Given text>
***
I noticed that GATK sometimes calls two consecutive indels like the two below. One, at position 3479486, is a variation from AAG to A. The second, at 3479487, is a variation from AG to A. Both indels survived a quite strict quality filtering, are both homozygous and both supported by 54 reads. You can see the two lines below.
chr13 3479486 . AAG A 1640.73 PASS AC=2;AF=1.00;AN=2;DP=56;FS=0.000;MLEAC=2;MLEAF=1.00;MQ=53.87;MQ0=0;QD=29.30;SOR=0.767 GT:AD:DP:GQ:PL 1/1:0,54:56:99:1678,151,0
chr13 3479487 . AG A 1448.73 PASS AC=2;AF=1.00;AN=2;DP=56;FS=0.000;MLEAC=2;MLEAF=1.00;MQ=53.87;MQ0=0;QD=25.87;SOR=0.767 GT:AD:DP:GQ:PL 1/1:0,54:56:99:1486,160,0
My reference in the region is as follows
>chr13:3479484-3479488
AAAAG
This convinced me that GATK somehow got confused, and is calling two different variants for the same event. Realignment near indels has already been performed.
***
Data below>
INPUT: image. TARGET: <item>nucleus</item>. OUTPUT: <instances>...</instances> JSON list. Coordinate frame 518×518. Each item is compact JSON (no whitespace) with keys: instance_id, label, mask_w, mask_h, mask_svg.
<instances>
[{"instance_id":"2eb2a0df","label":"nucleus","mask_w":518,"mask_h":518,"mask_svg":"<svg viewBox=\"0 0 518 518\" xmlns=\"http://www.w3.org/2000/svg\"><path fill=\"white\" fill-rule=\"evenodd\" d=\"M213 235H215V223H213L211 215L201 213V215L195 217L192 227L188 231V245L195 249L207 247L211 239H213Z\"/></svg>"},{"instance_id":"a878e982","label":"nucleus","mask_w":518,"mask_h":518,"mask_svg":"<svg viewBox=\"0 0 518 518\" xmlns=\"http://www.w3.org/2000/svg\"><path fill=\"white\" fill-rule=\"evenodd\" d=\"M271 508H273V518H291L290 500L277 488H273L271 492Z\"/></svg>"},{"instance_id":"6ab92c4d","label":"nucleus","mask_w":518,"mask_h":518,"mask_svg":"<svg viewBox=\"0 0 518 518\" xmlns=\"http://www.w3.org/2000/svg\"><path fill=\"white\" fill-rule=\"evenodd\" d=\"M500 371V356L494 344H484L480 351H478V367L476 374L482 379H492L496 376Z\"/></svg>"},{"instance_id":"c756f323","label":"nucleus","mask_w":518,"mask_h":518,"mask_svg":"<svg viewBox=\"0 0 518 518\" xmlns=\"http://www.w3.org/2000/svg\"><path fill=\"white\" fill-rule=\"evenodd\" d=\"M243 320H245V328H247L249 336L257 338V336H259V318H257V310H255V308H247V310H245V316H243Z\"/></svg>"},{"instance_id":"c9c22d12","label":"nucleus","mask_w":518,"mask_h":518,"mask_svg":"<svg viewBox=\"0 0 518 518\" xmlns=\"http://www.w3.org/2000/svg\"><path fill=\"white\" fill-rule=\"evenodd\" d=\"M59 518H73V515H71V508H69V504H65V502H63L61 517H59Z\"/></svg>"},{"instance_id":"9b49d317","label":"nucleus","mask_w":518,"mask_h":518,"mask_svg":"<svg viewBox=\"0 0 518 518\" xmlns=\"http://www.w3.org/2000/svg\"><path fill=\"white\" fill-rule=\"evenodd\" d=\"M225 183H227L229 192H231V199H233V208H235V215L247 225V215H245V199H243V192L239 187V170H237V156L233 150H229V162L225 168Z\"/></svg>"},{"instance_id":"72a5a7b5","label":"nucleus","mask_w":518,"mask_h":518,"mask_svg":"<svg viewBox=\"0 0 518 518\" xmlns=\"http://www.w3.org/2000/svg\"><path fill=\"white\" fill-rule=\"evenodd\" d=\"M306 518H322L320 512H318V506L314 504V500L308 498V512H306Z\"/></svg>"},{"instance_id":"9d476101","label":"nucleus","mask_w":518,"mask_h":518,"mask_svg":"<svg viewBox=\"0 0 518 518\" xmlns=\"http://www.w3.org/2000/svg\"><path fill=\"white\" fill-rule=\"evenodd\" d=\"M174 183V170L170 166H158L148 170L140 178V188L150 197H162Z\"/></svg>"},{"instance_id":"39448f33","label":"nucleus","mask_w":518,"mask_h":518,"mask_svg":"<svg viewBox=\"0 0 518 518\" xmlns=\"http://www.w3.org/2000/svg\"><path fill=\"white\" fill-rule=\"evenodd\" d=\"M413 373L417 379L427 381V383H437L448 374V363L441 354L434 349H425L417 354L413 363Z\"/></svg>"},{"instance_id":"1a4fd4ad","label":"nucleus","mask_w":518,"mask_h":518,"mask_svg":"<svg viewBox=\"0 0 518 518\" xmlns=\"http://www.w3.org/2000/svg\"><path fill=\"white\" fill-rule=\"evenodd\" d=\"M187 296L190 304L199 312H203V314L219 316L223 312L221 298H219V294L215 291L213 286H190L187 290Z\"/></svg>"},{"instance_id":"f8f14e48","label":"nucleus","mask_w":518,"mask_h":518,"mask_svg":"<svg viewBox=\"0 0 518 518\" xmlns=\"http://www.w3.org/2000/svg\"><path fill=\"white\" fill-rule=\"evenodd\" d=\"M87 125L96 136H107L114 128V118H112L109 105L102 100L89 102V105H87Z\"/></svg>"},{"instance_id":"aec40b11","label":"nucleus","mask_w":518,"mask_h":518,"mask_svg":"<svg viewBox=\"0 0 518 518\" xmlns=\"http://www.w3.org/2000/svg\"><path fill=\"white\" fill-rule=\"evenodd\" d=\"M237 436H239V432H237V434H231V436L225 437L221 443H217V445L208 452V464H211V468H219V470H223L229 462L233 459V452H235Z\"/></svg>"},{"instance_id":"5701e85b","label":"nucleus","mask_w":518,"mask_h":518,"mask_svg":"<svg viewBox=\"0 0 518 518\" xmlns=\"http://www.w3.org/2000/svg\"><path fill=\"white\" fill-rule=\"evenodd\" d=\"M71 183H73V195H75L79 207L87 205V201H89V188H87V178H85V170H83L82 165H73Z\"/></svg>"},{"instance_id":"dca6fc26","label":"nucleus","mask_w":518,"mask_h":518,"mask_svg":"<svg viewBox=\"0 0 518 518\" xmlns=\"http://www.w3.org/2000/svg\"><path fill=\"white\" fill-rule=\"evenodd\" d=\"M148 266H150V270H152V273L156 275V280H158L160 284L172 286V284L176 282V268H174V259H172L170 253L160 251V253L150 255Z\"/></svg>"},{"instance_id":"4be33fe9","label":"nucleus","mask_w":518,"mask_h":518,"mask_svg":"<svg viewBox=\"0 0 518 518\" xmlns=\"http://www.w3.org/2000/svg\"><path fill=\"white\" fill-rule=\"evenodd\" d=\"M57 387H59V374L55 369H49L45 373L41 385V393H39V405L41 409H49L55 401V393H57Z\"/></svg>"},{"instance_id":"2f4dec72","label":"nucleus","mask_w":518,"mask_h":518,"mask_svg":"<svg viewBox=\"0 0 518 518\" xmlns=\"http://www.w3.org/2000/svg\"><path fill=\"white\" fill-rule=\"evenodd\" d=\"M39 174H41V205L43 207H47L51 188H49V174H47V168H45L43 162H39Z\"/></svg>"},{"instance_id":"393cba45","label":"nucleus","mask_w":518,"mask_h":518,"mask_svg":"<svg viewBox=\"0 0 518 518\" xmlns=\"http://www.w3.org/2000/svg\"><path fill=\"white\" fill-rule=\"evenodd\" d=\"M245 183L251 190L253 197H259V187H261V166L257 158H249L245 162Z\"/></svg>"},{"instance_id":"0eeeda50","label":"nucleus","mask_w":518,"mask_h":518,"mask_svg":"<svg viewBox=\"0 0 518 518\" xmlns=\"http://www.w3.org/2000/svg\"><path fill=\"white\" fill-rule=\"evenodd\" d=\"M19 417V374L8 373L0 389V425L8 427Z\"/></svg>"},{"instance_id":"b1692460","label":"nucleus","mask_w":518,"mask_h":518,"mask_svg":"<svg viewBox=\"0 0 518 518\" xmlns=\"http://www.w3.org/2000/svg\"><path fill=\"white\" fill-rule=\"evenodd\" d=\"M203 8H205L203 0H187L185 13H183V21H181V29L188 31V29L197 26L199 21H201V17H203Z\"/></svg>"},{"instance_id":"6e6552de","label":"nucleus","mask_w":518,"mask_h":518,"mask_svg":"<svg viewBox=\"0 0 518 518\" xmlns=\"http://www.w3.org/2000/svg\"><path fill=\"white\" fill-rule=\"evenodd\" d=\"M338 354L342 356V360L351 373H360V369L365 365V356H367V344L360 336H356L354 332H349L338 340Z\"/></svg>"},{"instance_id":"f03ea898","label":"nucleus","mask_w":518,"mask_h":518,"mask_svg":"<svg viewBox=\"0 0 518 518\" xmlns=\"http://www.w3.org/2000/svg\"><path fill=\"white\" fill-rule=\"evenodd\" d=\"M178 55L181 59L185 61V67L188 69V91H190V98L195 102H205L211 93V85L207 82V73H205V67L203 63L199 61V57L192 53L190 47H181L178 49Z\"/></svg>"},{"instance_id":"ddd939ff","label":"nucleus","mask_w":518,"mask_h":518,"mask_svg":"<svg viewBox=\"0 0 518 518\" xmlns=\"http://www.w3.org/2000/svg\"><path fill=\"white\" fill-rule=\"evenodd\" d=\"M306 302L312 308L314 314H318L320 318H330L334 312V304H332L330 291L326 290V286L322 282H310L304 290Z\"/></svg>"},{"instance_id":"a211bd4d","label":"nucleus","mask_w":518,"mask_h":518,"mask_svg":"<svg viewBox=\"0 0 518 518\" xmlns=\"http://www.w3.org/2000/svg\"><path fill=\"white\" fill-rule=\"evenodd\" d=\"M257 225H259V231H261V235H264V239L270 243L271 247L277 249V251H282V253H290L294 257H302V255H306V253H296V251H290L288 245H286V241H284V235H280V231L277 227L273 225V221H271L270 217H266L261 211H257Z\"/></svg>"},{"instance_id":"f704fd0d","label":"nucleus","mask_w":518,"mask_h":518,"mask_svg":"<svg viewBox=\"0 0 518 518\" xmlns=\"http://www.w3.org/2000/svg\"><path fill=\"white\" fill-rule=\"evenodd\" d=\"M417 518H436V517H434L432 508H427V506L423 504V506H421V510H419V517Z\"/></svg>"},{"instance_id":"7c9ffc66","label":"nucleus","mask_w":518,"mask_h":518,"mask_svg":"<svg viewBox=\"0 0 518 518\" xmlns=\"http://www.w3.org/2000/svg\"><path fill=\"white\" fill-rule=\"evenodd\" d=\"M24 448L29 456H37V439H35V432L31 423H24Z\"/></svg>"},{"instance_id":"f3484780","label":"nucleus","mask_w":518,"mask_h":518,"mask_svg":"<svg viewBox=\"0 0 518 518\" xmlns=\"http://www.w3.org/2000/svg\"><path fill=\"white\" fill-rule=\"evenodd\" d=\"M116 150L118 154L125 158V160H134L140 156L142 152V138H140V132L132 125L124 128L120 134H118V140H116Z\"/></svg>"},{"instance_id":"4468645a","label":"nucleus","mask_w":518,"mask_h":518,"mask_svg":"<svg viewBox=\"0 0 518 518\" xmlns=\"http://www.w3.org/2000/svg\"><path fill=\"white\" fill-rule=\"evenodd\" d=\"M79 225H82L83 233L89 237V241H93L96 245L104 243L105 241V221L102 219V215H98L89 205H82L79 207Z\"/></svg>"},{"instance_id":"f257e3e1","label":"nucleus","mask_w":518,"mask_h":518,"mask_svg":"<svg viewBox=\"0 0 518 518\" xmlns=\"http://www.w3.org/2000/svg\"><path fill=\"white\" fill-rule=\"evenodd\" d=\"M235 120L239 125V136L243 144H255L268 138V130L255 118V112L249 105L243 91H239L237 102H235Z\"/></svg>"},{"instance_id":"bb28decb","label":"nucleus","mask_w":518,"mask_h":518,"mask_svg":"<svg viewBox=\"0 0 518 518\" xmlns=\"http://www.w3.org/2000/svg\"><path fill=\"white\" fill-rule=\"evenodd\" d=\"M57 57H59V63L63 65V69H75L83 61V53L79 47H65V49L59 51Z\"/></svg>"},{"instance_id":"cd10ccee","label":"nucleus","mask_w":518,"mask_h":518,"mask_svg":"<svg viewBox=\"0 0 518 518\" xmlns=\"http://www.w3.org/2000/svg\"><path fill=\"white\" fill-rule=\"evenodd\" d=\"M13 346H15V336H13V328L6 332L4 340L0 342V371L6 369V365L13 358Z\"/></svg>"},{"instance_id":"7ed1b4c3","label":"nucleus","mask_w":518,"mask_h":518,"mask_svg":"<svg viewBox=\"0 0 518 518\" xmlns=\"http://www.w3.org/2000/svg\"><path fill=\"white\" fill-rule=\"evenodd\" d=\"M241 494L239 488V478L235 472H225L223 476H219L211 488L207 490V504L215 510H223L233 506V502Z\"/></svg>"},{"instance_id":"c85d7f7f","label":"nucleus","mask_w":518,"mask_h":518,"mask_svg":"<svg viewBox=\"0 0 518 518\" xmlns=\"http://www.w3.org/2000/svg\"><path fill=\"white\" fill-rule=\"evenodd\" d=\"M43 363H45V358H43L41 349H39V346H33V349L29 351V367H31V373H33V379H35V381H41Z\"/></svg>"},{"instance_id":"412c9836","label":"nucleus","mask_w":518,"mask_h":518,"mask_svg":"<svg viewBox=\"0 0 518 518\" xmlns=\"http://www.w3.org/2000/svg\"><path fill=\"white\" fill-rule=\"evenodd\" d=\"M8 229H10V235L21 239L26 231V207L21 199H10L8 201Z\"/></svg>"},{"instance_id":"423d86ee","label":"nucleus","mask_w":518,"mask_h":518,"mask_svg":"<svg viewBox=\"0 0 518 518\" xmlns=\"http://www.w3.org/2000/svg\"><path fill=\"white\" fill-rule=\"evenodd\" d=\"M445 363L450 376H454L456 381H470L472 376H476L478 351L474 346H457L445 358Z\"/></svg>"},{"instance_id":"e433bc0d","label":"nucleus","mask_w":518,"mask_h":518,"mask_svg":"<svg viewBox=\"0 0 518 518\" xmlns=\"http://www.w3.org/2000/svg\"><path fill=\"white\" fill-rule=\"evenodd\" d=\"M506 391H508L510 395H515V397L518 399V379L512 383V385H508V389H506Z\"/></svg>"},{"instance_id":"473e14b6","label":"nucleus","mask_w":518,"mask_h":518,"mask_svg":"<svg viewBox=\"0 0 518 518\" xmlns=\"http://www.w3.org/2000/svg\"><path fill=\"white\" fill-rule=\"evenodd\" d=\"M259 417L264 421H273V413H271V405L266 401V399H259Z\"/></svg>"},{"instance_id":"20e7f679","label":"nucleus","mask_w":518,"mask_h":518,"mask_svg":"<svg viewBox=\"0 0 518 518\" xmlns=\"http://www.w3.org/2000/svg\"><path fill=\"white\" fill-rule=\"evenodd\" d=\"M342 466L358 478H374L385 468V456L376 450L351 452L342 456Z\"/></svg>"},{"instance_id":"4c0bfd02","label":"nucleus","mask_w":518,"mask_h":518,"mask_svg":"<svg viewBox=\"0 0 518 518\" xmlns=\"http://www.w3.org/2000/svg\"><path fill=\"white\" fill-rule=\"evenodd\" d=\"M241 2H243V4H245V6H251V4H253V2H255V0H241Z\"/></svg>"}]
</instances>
***
Set of tasks>
1 - Please say whether each statement agrees with the post about GATK indel calls: (a) both indels are supported by 54 reads; (b) the indel at position 3479487 is a variation from AAG to A; (c) realignment near indels had not yet been performed. Answer yes or no for each, quoting the deciding words of the post.
2 - Write what comes next in the post about GATK indel calls, picking up after its last sentence.
The data above is separate material from the post about GATK indel calls.

Answers to the tasks>
1 -
(a) Yes: "both supported by 54 reads."
(b) No: "The second, at 3479487, is a variation from AG to A."
(c) No: "Realignment near indels has already been performed."

2 -
For downstream analysis I want to find a general way of dealing with such issue by removing one of the two.
Are you aware of any solution for this?
EDIT Sept 2nd*****
I found that the solution provided in a Biostars post might work for me (so maybe my question is duplicate?)
bcftools filter --IndelGap 3 infile.vcf > outfile.vcf
I will stick to it, but too minor improvements would be great! 1) I would like to remove indels that overlap, irrespective of the distance 2) I would like to select which indel to remove based on some quality information (looks like bcftools always removes the second instance)